Postcommodity
Postcommodity is an interdisciplinary arts collective composed of Cristóbal Martínez (born in New Mexico) and Kade L. Twist (born in California). Postcommodity creates site-specific installations, interventions, videos, and sound works, utilizing the members’ shared Indigenous lens to reveal the incongruent histories embedded in our modern-day institutions, systems, and beliefs. The group often works closely with local communities to create poetic installations that reimagine sites of conflict as places of curiosity that foreground Indigenous culture.

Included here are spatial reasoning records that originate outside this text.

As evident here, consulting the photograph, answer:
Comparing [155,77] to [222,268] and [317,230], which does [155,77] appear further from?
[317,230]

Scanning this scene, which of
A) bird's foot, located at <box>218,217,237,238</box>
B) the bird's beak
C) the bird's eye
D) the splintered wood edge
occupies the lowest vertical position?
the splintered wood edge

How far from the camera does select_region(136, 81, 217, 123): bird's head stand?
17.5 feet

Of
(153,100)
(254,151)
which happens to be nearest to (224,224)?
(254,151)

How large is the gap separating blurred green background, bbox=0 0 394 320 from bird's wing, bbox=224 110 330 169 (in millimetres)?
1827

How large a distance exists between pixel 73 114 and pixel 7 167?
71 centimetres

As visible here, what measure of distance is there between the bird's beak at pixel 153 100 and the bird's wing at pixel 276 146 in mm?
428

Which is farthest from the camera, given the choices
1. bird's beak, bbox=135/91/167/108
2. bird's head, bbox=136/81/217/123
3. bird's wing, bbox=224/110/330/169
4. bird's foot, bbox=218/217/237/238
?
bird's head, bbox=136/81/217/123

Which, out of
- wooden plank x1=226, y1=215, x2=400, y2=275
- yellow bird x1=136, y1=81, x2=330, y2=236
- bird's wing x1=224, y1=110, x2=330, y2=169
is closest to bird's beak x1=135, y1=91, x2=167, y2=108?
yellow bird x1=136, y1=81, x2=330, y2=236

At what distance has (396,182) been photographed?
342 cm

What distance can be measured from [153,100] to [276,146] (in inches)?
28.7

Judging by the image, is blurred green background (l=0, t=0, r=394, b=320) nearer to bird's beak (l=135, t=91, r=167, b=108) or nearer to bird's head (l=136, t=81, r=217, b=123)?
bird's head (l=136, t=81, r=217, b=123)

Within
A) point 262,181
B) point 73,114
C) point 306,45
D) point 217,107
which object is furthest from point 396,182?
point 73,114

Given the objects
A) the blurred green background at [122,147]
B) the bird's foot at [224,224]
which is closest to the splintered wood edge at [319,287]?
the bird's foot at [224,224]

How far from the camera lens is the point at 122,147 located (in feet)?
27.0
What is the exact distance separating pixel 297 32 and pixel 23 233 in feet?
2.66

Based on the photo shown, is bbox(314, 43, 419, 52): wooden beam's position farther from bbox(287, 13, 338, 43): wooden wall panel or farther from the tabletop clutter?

Postcommodity was founded in 2007 by Twist, Steve Yazzie, and Nathan Young and acknowledges the important contributions of its previous collaborators, including Yazzie (2007–2010), Young (2007–2015), and Raven Chacon (2009–2018). The collective focuses on centering Indigenous perspectives and working in response to the land where their projects take place. For the 2009 installation, Do You Remember When?, the artists removed a square slab of the floor from the Arizona State University Art Museum, to reveal the tribal ground upon which the institution was built. Accompanied by a recording of a Pee Posh social-dance song, the installation also highlighted the collective’s use of sound, an important facet of its work. The group’s seminal land-art installation Repellent Fence (2015) placed enormous scare-eye balloons across the U.S.-Mexico border, visually suturing together the Indigenous lands that were previously a single territory. More recently, for the work With Each Incentive (2019), Postcommodity installed intentionally unfinished columns of cinder block and steel rebar on the terrace of the Art Institute of Chicago. This intervention both offered an ode to the signature residential castillos of Central and South America and contemplated Chicago’s future landscape—architectural, social, and political—during the city’s unprecedented migration of peoples from Latin America.
Postcommodity has received the Fine Prize in support of the Carnegie International (2018), Ford Foundation Art of Change Fellowship (2018), and Creative Capital Visual Artist Award (2012), among other honors. It has had major solo exhibitions at LAXART, Los Angeles, California (2020); the Art Institute of Chicago, Illinois (2019–2020); San Francisco Art Institute, California (2019); Headlands Center for the Arts, Sausalito, California (2013); Museum of Contemporary Native Arts, Santa Fe, New Mexico (2010); among many others. The collective’s work has been included in group exhibitions at the Honolulu Biennial, Hawaii (2019); Desert X, Coachella Valley, California (2019); Carnegie International, 57th Edition, Carnegie Museum of Art, Pittsburgh, Pennsylvania (2018); Whitney Biennial, New York (2017); Documenta 14, Kassel, Germany and Athens, Greece (2017); Toronto International Film Festival, Canada (2017); 18th Biennale of Sydney, Australia (2012); Biennial of Sound and Image, Mechelen, Belgium (2011); and many more.